Request 1:
Repeat word for word the passage of the rugby book review below, from "Certainly Andrew has" to "to a close.".

Text:
>> Start

England, however, propose to choose on merit. Anyway, that is what Jack Rowell told Brian Moore - and that is why Moore has put off his decision to retire from international rugby. The story is told in Moore and Stephen Jones's book Brian Moore: The Autobiography (Partridge Press, pounds 16.99).

It is published at a most apposite time. Not only has everything that Moore prophesied and worked for more or less come about - though not perhaps in the way he wanted - it has happened when he, and others like him, are growing too old to profit from it.

In the recent England team there are Moore himself, Rob Andrew, Dewi Morris, Dean Richards, Rory Underwood and, the most public figure of all, Will Carling. Morris has already retired; while Andrew is to become a player-manager with Newcastle. The rest will almost certainly not be playing in the next World Cup. Even more unfairly, they will miss the money that will be forthcoming in the next few years.

Certainly Andrew has secured lucrative employment in his native north- east. Carling's business continues, though whether his recent escapades make it a better or worse commercial proposition is not for me to say. The point is, however, that the players who did more than any others to bring about professionalism in the northern hemisphere - the senior members of the England squad - do not look likely to make as much as they could have done, because their careers are drawing to a close.

If Moore, an intelligent man, realises this, he shows no sign of bitterness. It is not a bitter book. What it is, if I may make the distinction, is a resentful book. In particular, Moore resented - still resents - his exclusion from what he and Jones perhaps infelicitously refer to as the "inner circle" of Carling and Geoff Cooke.

>> End

Supplied material:
>> Start

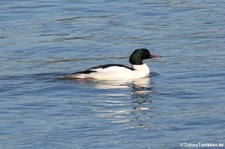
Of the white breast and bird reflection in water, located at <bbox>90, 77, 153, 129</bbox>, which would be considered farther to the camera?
the white breast

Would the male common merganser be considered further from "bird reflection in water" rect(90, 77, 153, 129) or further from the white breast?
"bird reflection in water" rect(90, 77, 153, 129)

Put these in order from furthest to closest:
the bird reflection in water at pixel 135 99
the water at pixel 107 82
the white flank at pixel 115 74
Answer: the white flank at pixel 115 74 → the bird reflection in water at pixel 135 99 → the water at pixel 107 82

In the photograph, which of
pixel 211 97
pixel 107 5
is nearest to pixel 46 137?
pixel 211 97

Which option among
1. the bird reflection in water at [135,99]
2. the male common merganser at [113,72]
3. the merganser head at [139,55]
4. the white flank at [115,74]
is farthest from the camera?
the merganser head at [139,55]

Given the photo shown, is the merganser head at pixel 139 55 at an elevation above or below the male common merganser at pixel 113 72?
above

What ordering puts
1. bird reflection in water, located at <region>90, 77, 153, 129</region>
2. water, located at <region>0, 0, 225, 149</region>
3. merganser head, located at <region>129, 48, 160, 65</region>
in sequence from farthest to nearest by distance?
merganser head, located at <region>129, 48, 160, 65</region> < bird reflection in water, located at <region>90, 77, 153, 129</region> < water, located at <region>0, 0, 225, 149</region>

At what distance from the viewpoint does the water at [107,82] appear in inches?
672

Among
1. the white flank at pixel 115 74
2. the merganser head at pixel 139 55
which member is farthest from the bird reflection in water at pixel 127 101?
the merganser head at pixel 139 55

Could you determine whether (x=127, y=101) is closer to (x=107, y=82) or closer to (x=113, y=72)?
(x=107, y=82)

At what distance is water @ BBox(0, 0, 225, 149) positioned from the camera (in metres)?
17.1

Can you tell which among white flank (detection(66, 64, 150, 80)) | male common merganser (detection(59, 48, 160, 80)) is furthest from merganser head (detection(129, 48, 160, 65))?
white flank (detection(66, 64, 150, 80))

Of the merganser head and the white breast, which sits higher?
the merganser head

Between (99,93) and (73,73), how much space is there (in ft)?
6.82

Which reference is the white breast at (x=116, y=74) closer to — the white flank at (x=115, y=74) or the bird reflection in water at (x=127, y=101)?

>> End

Request 2:
Extract each line of the records above that contains the word "reflection".

Worked solution 1:
Certainly Andrew has secured lucrative employment in his native north- east. Carling's business continues, though whether his recent escapades make it a better or worse commercial proposition is not for me to say. The point is, however, that the players who did more than any others to bring about professionalism in the northern hemisphere - the senior members of the England squad - do not look likely to make as much as they could have done, because their careers are drawing to a close.

Worked solution 2:
Of the white breast and bird reflection in water, located at <bbox>90, 77, 153, 129</bbox>, which would be considered farther to the camera?
Would the male common merganser be considered further from "bird reflection in water" rect(90, 77, 153, 129) or further from the white breast?
"bird reflection in water" rect(90, 77, 153, 129)
the bird reflection in water at pixel 135 99
Answer: the white flank at pixel 115 74 → the bird reflection in water at pixel 135 99 → the water at pixel 107 82
1. the bird reflection in water at [135,99]
1. bird reflection in water, located at <region>90, 77, 153, 129</region>
merganser head, located at <region>129, 48, 160, 65</region> < bird reflection in water, located at <region>90, 77, 153, 129</region> < water, located at <region>0, 0, 225, 149</region>
which member is farthest from the bird reflection in water at pixel 127 101?
Which reference is the white breast at (x=116, y=74) closer to — the white flank at (x=115, y=74) or the bird reflection in water at (x=127, y=101)?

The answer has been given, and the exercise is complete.